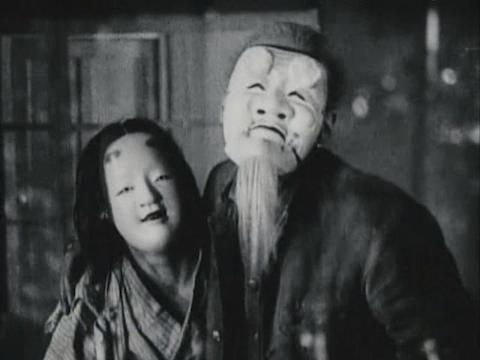 影史50部最古怪、最怪胎的电影 | 电影推荐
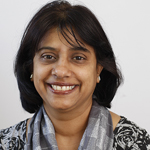 Nisha X150 1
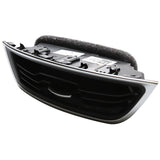Ugello ad aria fresca originale Ford 2180914
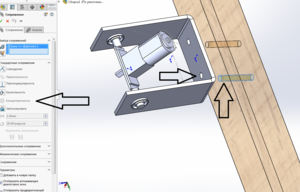 Снимок_2019_12_24_11_20_53_370.png (3974 просмотра) <a class='original' href='./download/file.php?id=173867&mode=view' target=_blank>Загрузить оригинал (399.62 КБ)</a>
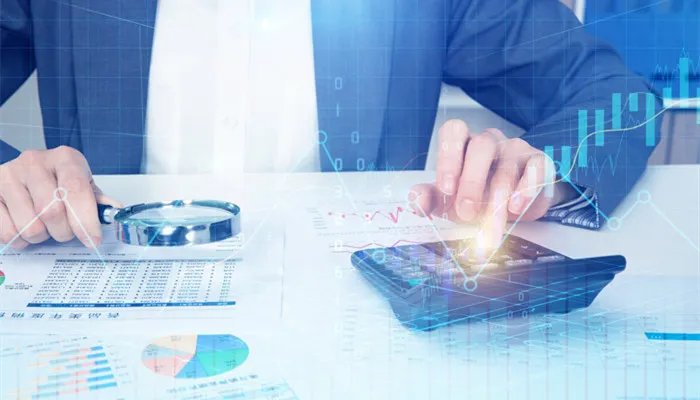 3年定期存款怎么计算 三年定期存款如何计算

+++

Rewrite all the rows above, changing "Ford" to "Fiat" and keeping everything else the same. Leave the pictures out.

◆ **Written answer**:
 影史50部最古怪、最怪胎的电影 | 电影推荐
 Nisha X150 1
Ugello ad aria fresca originale Fiat 2180914
 Снимок_2019_12_24_11_20_53_370.png (3974 просмотра) <a class='original' href='./download/file.php?id=173867&mode=view' target=_blank>Загрузить оригинал (399.62 КБ)</a>
 3年定期存款怎么计算 三年定期存款如何计算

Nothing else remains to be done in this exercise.